Qualitative (8-bit) Products: The 8-bit products are normalized to remove any image- to-image variations resulting in a seamless final product comparable to the 100 m/pixel nighttime IR THEMIS dataset currently available (see http://jmars.mars.asu.edu/maps/? layer=thm_nightir_100m_v8). In addition, the individual images and tiles have been normalized in such a way that multiple tiles can be downloaded and mosaicked together without noticeable seams between tiles. This product is particularly useful in geologic mapping, where a seamless product is needed to differentiate unit boundaries, textures, and morphologic features. This product will also be appropriate for generating publication-quality figures to be included in scientific publications and presentations at professional meetings.

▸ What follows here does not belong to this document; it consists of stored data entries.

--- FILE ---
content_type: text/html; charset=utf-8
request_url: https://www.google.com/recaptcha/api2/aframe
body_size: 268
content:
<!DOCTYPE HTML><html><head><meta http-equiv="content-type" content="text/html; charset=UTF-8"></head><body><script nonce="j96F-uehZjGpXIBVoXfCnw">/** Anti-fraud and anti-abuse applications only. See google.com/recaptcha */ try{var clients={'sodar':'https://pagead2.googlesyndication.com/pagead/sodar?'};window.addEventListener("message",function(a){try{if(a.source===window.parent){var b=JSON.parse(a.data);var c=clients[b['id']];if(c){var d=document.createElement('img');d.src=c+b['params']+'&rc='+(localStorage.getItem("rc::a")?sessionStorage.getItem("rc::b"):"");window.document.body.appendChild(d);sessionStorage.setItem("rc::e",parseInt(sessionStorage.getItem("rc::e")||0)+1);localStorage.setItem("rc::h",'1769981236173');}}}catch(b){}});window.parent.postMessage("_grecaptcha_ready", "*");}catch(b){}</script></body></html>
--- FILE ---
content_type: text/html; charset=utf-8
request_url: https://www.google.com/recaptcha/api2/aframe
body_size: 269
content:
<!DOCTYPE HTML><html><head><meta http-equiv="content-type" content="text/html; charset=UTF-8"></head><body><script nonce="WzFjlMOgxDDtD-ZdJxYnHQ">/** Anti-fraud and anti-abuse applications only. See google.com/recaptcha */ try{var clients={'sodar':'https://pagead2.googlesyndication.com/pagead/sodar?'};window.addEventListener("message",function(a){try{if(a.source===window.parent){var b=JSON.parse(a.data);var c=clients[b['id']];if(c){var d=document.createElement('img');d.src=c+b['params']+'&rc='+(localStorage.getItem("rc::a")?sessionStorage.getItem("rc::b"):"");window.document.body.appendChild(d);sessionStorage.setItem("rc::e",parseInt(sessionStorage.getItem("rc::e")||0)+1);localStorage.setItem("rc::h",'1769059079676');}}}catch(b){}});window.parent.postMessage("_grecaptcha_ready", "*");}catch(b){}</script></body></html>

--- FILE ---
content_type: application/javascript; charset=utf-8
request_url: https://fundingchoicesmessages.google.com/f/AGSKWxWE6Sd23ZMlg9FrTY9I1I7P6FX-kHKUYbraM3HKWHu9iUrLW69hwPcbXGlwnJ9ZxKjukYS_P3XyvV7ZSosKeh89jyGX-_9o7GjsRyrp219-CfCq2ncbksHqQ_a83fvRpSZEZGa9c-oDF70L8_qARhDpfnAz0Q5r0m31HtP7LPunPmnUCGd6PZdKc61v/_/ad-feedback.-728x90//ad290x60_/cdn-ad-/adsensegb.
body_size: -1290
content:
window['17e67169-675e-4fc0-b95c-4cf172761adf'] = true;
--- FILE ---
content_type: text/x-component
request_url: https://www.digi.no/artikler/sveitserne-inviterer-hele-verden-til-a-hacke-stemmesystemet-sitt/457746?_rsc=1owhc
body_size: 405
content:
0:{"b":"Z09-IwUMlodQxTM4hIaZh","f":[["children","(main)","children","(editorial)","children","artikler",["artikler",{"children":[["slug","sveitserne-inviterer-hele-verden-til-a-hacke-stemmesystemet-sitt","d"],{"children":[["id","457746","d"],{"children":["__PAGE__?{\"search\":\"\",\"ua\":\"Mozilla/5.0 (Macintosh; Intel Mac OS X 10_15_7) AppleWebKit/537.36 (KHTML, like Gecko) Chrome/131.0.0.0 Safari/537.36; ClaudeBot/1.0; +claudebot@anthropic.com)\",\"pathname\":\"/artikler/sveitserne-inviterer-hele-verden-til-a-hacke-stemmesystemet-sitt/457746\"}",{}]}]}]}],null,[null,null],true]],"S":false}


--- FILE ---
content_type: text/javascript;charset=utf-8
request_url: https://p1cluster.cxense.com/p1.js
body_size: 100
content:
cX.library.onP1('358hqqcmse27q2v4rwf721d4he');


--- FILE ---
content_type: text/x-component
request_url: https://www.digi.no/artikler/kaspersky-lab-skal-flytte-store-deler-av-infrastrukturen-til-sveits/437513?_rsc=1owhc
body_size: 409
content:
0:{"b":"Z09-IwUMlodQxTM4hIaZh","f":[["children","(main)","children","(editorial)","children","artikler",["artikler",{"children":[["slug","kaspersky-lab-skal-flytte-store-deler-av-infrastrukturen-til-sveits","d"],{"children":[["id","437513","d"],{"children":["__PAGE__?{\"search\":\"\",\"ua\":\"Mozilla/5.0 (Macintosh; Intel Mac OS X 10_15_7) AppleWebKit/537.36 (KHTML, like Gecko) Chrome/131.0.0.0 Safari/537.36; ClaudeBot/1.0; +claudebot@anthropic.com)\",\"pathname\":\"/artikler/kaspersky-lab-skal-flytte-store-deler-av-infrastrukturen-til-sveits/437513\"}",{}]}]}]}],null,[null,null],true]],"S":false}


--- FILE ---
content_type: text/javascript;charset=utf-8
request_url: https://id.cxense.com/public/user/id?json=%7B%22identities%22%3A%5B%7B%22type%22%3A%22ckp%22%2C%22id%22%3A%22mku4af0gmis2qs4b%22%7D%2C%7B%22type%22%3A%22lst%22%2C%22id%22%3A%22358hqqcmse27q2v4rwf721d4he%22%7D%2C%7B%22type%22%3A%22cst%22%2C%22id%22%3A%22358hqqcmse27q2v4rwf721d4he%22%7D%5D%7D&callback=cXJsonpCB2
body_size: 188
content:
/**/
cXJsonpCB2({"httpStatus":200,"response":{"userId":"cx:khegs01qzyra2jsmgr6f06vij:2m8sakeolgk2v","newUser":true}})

Quantitative (32-bit) Products: We have also generated a 32-bit (quantitative) global thermal inertia mosaic to better meet the needs of the planetary science and engineering communities. Apparent thermal inertia values in quantitative (32-bit) mosaics are unmodified during the mosaicking process and are therefore suitable for scientific investigation. Thermal inertia is independent of season and local time, and thus image-to-image differences are typically less apparent in thermal inertia than temperature data. However, image-to-image differences can still be prominent in derived thermal inertia. Understanding the cause of these differences is complex due to many factors affecting the measured surface temperatures and resulting derived thermal inertia values. Examples of some potential factors include: 1) uncertainties in the calibration of the THEMIS instrument, particularly relating to knowledge of the image start time resulting in a random error standard deviation between images of ~4 K at 180 K (Christensen et al., 2004), which corresponds to errors of 50-120 Jm-2K-1s-1/2) transient atmospheric phenomena, such as water-ice clouds, that are not taken into account; 3) surface slopes not included in this derivation of apparent thermal inertia; and 4) the presence of ice or bedrock in the shallow subsurface (Putzig and Mellon, 2007; Bandfield, 2007; Bandfield and Feldman, 2008), which are not considered in the 1-D model necessary to generate global data in an automated manner. Considering all these uncertainties, the absolute accuracy of the THEMIS thermal inertia is ~20% (Fergason et al., 2006a). However, relative differences within a single image are quite accurate (~10%; Fergason et al., 2006a), and therefore the apparent thermal inertia of adjacent surfaces is effective in identifying differences between local materials. We have minimized these image-to-image variations by ordering images so that the warmest season available in on the top of the mosaic. These warmer images also typically include the highest quality data, as they have the highest signal to noise.